Now, you can start experimenting with the model. Simply provide a tuple to the model, like:

["Robert is a professional soccer player", "Robert is good at soccer"]

In this example, the original document is

"Robert is a professional soccer player,"

and the inferred result is

"Robert is good at soccer."

Let's input this example into the model:

document_information = ["Robert is a professional soccer player", "Robert is good at soccer"]
model.predict([document_information])
"""
Output:
array([0.74086845], dtype=float32)
"""

With a probability of 0.741, it is likely that "Robert is good at soccer" corresponds to "Robert is a professional soccer player."

Another instance could be:

document_information = ["Robert is a professional soccer player", "Robert does not like sport"]
model.predict([document_information])
"""
Output:
array([0.00021356], dtype=float32)
"""

Given the output's proximity to 0, it's highly probable that "Robert does not like sport" is false in the context of "Robert is a professional soccer player."

While the examples above involve providing one tuple to the model at a time, it's possible to input multiple sets of data to the model:

document_information = [
    ["Robert is a professional soccer player", "Robert is good at soccer"],
    ["Robert is a professional soccer player", "Robert does not like sport"]
]
model.predict(document_information)
"""
Output:
array([7.4086916e-01, 2.1356434e-04], dtype=float32)
"""

The two probabilities in the output correspond to the sequence of the input orders.

This article navigates the dynamic realm of LLMs, emphasizing the pervasive issue of hallucination. Despite the transformative impact of models like BERT and ChatGPT, the article sheds light on the challenges, particularly the risk of misinformation.
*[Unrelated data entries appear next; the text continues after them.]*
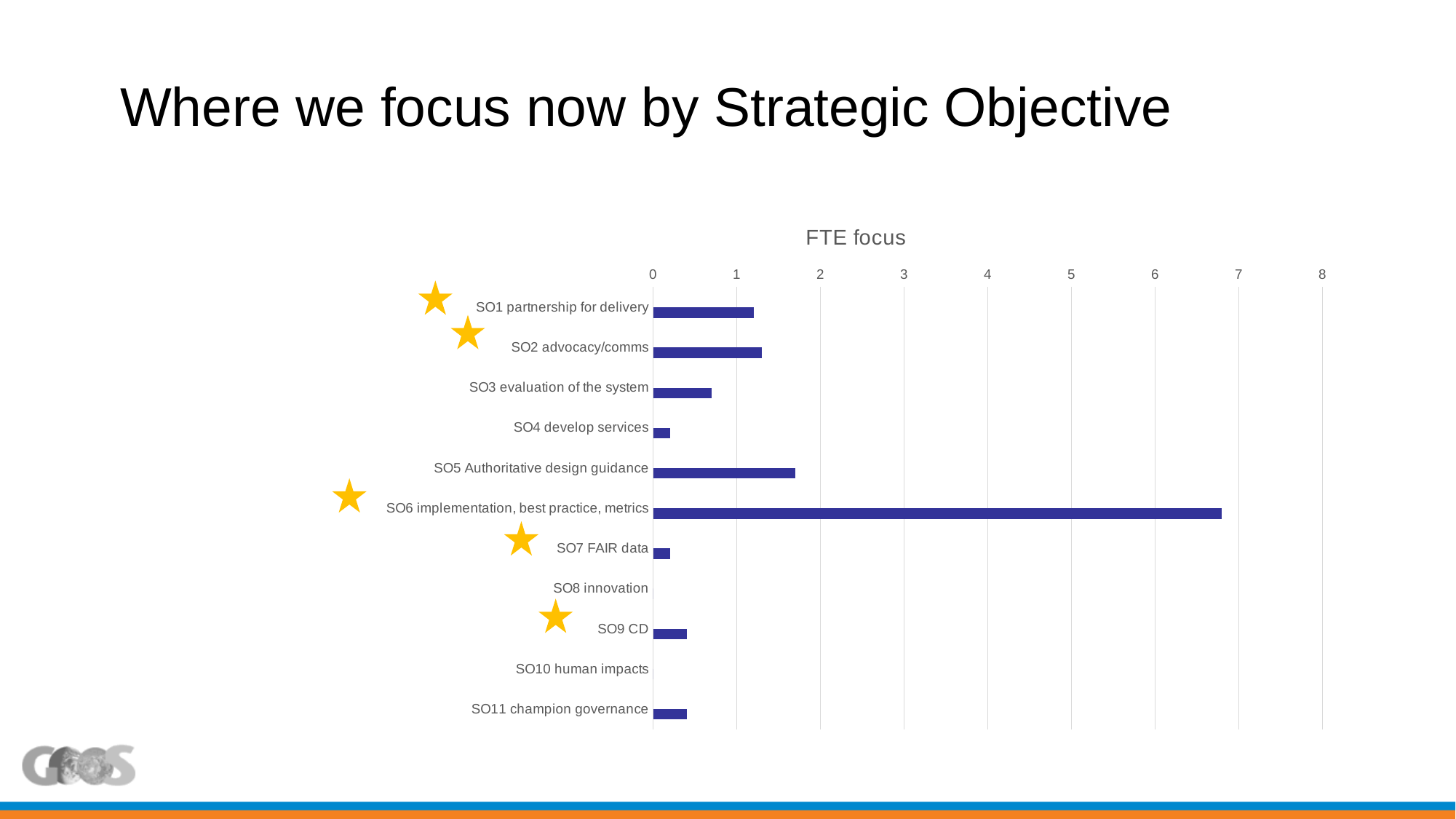
What is the title of the chart? FTE focus Is the value for SO6 implementation, best practice, metrics greater or less than 6? greater Which has a larger FTE focus, SO5 Authoritative design guidance or SO3 evaluation of the system? SO5 Authoritative design guidance Which strategic objective has the highest FTE focus? SO6 implementation, best practice, metrics Which has a larger FTE focus, SO2 advocacy/comms or SO4 develop services? SO2 advocacy/comms Is the value for SO9 CD greater or less than 1? less Is the value for SO3 evaluation of the system greater or less than 1? less What is the highest value shown on the chart's horizontal axis? 8 What kind of chart is shown on the slide? bar chart How many strategic objective categories are listed on the chart? 11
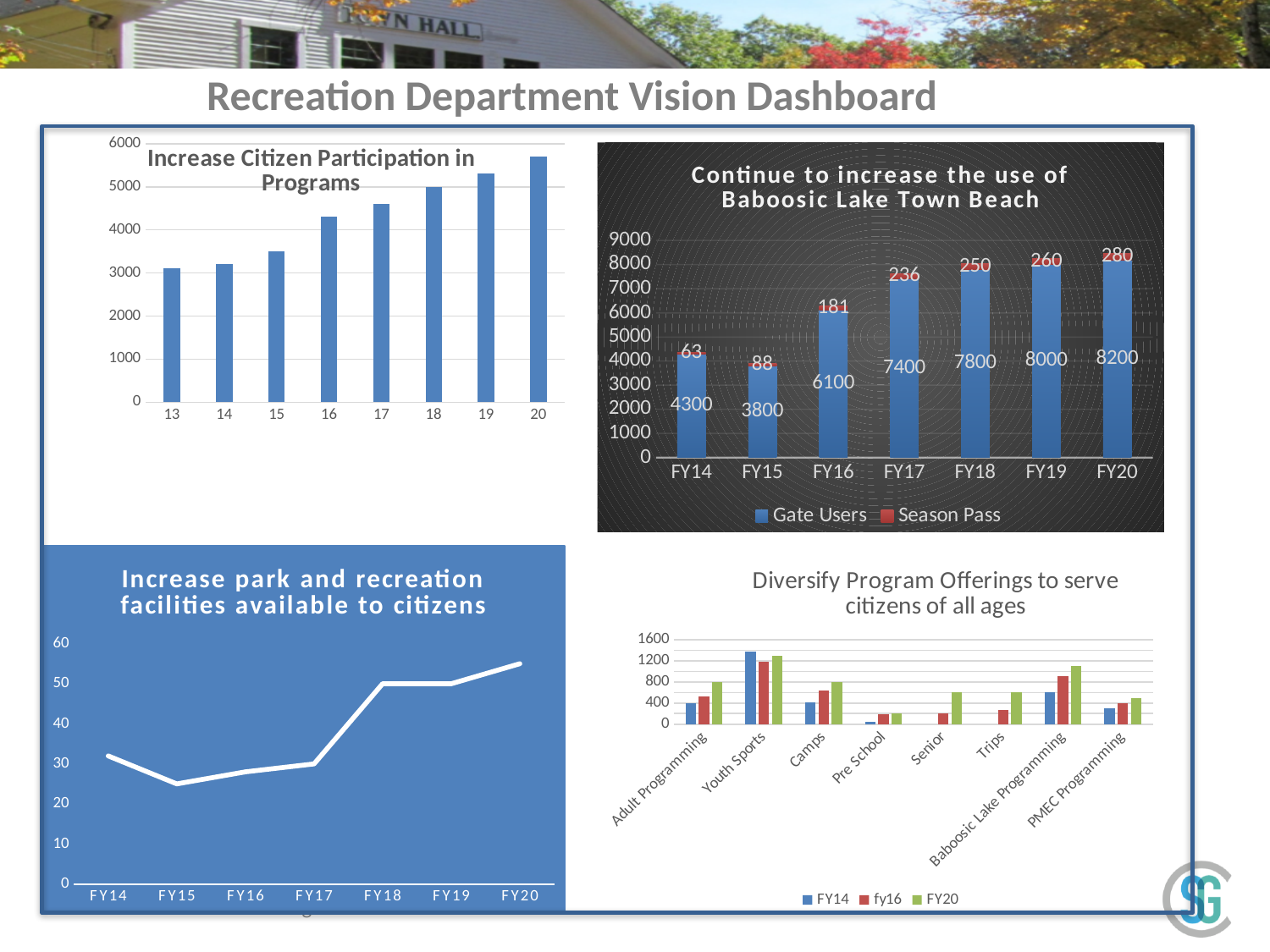
In the 'Increase park and recreation facilities available to citizens' chart, is the value for FY15 greater or less than 30? less In the 'Increase Citizen Participation in Programs' chart, is the value for 16 greater or less than 4000? greater In the 'Continue to increase the use of Baboosic Lake Town Beach' chart, what is the difference in Gate Users between FY20 and FY19? 200 In the 'Diversify Program Offerings to serve citizens of all ages' chart, which category has the highest bars? Youth Sports In the 'Continue to increase the use of Baboosic Lake Town Beach' chart, which fiscal year has the lowest Gate Users value? FY15 In the 'Continue to increase the use of Baboosic Lake Town Beach' chart, what is the Season Pass value for FY16? 181 How many series does the legend of the 'Continue to increase the use of Baboosic Lake Town Beach' chart list? 2 In the 'Increase Citizen Participation in Programs' chart, how many bars are plotted? 8 In the 'Increase Citizen Participation in Programs' chart, do the values generally rise or fall from 13 to 20? rise In the 'Continue to increase the use of Baboosic Lake Town Beach' chart, what is the total of the FY20 stacked bar (Gate Users plus Season Pass)? 8480 In the 'Continue to increase the use of Baboosic Lake Town Beach' chart, what is the Gate Users value for FY17? 7400 What kind of chart is the 'Increase park and recreation facilities available to citizens' chart? line chart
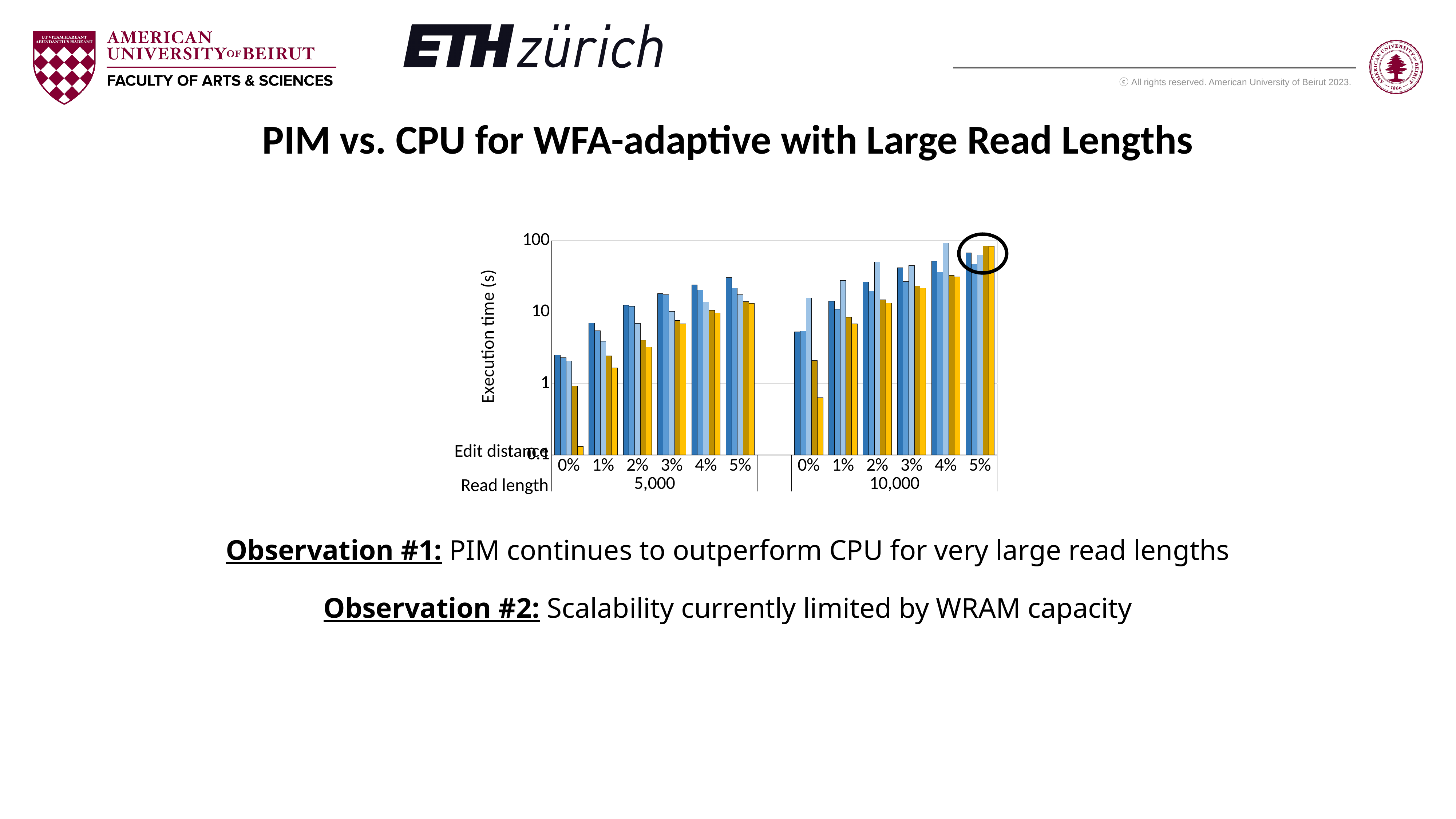
Is the tallest bar for 5% edit distance at read length 5,000 greater or less than 10? greater At 5% edit distance, which read length group has the taller bars: 5,000 or 10,000? 10,000 What is the label of the y axis of the chart? Execution time (s) What is the highest value shown on the y axis of the chart? 100 How many read length groups are shown on the x axis of the chart? 2 How many edit distance categories are shown for each read length in the chart? 6 Is the tallest bar for 0% edit distance at read length 5,000 greater or less than 10? less What is the title of the slide containing the chart? PIM vs. CPU for WFA-adaptive with Large Read Lengths Is the tallest bar for 5% edit distance at read length 10,000 greater or less than 10? greater For read length 5,000, do the execution times of the dark blue bars rise or fall as edit distance increases from 0% to 5%? rise What kind of chart is shown on the slide? bar chart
The article highlights strategies to mitigate hallucination, citing personal experiences and practical approaches like prompt engineering. It explores two approaches to address the issue: an arXiv manuscript proposing an internal state analysis method and the Cross-Encoder for Hallucination Detection model on Hugging Face.

In summary, the article provides insights into the complexities of LLMs, the pitfalls of hallucination, and potential solutions. As the field evolves, efforts to refine these models and ensure responsible use hold promise for a more accurate and reliable future.